Definición
Angiostrongyliasis due to Parastrongylus cantonensis. Código ICD-10-CM: B83.2. Fuente oficial: NIH Clinical Tables.
Cuadro clínico
Infección parasitaria del SNC por consumo de hospederos intermediarios crudos o mal cocidos (caracoles, babosas, vegetales contaminados). Presenta cefalea intensa, rigidez de nuca, fotofobia y alteraciones sensitivas por meningitis eosinofílica. Puede cursar con parestesias, debilidad, parálisis de pares craneales y síntomas radiculares por migración del parásito en médula y raíces nerviosas. Fiebre moderada. Factores de riesgo: viajes/residencia en Asia tropical-subtropical (Tailandia, Vietnam, Filipinas), consumo de alimentos crudos o mal cocidos, contacto con agua contaminada. Incubación 1-3 semanas.
Diagnóstico
Líquido cefalorraquídeo (LCR): pleocitosis con eosinofilia (>10% eosinófilos es altamente sugestivo), proteínas elevadas, glucosa normal o levemente disminuida. Imagen neurológica (RMN preferente): realce meníngeo, edema cerebral, trail signs en sustancia blanca por migración parasitaria. PCR en LCR para Parastrongylus cantonensis (sensibilidad variable). Serología específica (ELISA, immunofluorescencia) en suero y LCR. Recuento periférico: eosinofilia leve.

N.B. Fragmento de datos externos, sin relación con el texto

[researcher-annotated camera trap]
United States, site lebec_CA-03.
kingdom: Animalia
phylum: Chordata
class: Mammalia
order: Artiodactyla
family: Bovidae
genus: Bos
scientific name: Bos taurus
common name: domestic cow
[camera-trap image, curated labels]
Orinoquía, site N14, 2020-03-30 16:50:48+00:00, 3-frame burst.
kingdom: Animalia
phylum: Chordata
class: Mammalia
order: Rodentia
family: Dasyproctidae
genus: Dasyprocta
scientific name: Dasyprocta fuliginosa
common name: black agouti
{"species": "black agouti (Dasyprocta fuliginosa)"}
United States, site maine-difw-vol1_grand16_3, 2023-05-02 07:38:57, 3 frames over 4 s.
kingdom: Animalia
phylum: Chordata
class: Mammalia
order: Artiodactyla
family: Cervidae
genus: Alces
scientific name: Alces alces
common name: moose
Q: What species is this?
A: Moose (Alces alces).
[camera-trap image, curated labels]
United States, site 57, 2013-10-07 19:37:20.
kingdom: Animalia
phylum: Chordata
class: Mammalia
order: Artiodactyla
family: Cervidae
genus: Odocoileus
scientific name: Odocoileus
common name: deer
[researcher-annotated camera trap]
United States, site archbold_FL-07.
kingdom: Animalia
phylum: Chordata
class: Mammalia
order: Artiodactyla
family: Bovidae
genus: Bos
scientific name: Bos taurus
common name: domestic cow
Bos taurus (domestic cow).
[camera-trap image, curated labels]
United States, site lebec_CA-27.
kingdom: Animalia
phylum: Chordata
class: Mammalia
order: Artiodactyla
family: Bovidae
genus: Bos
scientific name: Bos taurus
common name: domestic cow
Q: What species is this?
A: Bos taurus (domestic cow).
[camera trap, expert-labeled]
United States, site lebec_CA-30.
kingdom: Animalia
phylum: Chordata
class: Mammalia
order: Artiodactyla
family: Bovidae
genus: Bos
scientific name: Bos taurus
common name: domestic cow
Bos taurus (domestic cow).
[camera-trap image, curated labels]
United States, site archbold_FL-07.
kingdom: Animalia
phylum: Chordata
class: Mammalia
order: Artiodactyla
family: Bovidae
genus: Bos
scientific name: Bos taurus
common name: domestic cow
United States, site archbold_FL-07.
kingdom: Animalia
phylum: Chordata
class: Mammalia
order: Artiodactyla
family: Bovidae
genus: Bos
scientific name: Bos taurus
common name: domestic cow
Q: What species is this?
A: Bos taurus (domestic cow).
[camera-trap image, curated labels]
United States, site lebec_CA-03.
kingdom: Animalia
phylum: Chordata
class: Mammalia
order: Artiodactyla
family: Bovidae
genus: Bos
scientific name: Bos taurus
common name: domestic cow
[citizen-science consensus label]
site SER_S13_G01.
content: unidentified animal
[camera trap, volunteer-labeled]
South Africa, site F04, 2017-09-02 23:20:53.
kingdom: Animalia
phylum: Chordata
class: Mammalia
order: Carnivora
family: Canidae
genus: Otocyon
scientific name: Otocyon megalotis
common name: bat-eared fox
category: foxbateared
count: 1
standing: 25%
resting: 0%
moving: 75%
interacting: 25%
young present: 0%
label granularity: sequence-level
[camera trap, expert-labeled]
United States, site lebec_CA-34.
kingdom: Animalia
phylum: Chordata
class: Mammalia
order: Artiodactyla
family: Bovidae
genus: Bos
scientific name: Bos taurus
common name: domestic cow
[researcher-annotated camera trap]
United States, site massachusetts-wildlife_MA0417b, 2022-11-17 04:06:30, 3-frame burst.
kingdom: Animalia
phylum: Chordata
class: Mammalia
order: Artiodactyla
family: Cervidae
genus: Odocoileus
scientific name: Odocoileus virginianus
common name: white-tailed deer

Cultivos negativos descartan infecciones bacterianas.
Diagnóstico diferencial
1. Meningitis tuberculosa: también con eosinofilia en LCR pero con hipoglucorraquia severa e historia epidemiológica diferente. 2. Coccidioidomicosis meníngea: eosinofilia en LCR pero con antígeno galactomanano positivo y epidemiología geográfica distinta (América). 3. Meningitis viral (enterovirus): pleocitosis linfocítica predominante, sin eosinofilia significativa, LCR con glucosa normal. 4. Toxoplasmosis cerebral: lesiones focales en imagen, típica en inmunocomprometidos, sin eosinofilia meníngea. 5. Vasculitis del SNC idiopática: pleocitosis variable pero sin eosinofilia característica, sin antecedentes epidemiológicos de exposición parasitaria.
Tratamiento
Tratamiento sintomático: analgésicos, drenaje de LCR mediante punción lumbar repetida para aliviar presión intracraneal. Corticosteroides (dexametasona 0.1 mg/kg IV cada 6 h o equivalente) en casos severos con edema cerebral. Antiparasitarios controvertidos: albendazol 15 mg/kg/día VO cada 12 h por 7-10 días (datos limitados, riesgo de inflamación aumentada). Ivermectina: uso variable según centros (200 µg/kg/día). Evitar mebendazol por penetración pobre en SNC. Derivar a infectología/neurología: casos graves, compresión radicular progresiva, falla respiratoria. Monitoreo de complicaciones: hidrocefalia, vasculitis, déficit neurológico permanente. Pronóstico variable; mortalidad 5-10% en formas severas.